Primarily a carpenter, Newport tentatively participated in his first art show at the encouragement of a friend. At the time Newport was on a woodworking job and had several scraps lying around his studio. Uncertain about what to present, he decided to adhere the discarded wood pieces to a board. Once the assemblage was hung on the gallery’s wall, Newport was surprised by the positive reception it received.
“The responses I got were better than anything else I have ever done,” Newport explained. The encouragement was invigorating and gave him confidence to continue experimenting with his wood scraps. His compositions underwent various stages, evolving into the vibrant, prickly pieces Newport is recognized for today.
Newport has come a long way since he first re-purposed wood scraps. At the time of our visit to his workspace, Newport was winding down from participating in Miami’s Art Basel and preparing for round of art shows in 2016; including the LA Art Show and New York’s Art Week. The buzz of an electric saw loudly cut through the air as Newport walked us through Engine Works, the art warehouse he co-found in 2012. Newport led us past a communal area to a small makeshift room where two of his buddies, Brandon and Nick, were busy cutting wood. Working assembly-line style, the men were building wood panels and frames, as well as prepping shapes to Newport’s specifications. Newport explained that his good fortune of being able to participate in numerous art events this year has made hiring extra help a necessity.
In the beginning Newport’s pieces consisted of unpainted wood structures with burnt edges creating tonal color differences. He played with various shapes and became increasingly interested in shadows. While searching for a way to accentuate the shadows in his work, Newport applied white paint on the front planes of the individual miniature pieces that made up his compositions. The effect the paint had on alternating the way the work as a whole looked amazed him. From that point forward Newport continued to play with color in his pieces, searching for combinations that magnified light, shadow and contrast.
Eventually Newport chose to focus on the pyramid, which has become a staple of his designs. After some trial and error he developed a mathematic formula to facilitate his art-making. Today it’s his go-to equation, although he enjoys mixing it up every once in a while by changing the patterns. For the 2016 LA Art Show, Newport arranged his pyramids in a curvilinear composition:
Newport continuously makes new discoveries while working with his compositions; which is part of the reason he has decided to focus on the pyramid until he feels the shape has been completely exhausted. Some of these revelations are by chance, as was the case with Newport’s black-light discovery:
Although Newport never intended to have his pieces paired with black-lights, the neon colors and steep slopes of his angular compositions create a mesmerizing display when bathed in black-light. The chance discovery was made while Newport was helping with stage design for rock group, The Growlers, who wanted black-lights incorporated into their show.
Newport would like it to remain clear that he isn’t a “black-light artist” per-se, but the incident inspired him to one-time publicly exhibit his work under black-light.
At the core of Newport’s work is a desire to alter the viewer’s sense of space and visual perception.

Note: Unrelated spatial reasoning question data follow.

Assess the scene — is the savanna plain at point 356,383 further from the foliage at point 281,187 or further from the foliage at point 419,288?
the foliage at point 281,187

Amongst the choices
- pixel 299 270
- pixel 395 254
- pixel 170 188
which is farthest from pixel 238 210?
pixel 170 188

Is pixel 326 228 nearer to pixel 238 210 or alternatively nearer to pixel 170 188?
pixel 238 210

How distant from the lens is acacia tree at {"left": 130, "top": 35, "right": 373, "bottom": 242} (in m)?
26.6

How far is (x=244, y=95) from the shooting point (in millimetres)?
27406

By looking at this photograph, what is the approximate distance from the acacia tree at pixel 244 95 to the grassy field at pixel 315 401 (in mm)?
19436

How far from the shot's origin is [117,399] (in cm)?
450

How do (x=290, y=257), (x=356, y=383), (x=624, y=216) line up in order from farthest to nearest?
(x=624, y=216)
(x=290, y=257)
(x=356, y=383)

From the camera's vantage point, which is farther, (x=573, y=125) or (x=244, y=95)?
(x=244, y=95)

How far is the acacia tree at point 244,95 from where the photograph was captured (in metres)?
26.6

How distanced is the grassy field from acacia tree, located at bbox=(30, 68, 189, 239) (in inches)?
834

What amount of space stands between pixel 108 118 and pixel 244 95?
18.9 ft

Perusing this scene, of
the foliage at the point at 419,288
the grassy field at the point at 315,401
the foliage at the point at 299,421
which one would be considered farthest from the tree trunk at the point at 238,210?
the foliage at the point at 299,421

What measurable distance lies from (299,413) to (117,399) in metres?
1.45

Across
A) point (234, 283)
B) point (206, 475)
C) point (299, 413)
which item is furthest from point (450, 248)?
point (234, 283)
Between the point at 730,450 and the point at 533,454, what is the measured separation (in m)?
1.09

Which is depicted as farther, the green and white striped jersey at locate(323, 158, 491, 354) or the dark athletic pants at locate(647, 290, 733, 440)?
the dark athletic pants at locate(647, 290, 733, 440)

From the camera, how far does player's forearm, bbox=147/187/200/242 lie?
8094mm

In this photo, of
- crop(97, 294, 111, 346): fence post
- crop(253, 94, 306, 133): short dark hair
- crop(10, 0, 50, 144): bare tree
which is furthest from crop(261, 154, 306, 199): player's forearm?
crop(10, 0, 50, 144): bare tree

Through the use of repetition and the manipulation of shape, and color, Newport’s tantalizing compositions challenge the brain’s understanding of what’s being viewed. His pieces underscore the sensation of seeing while creating a mental quandary over what is being seen. Looking at Newport’s work is, for lack of a better word, trippy. It is as if the brain attempts to make sense of the object before it, while said object seemingly changes with every shift of the head and step of the body.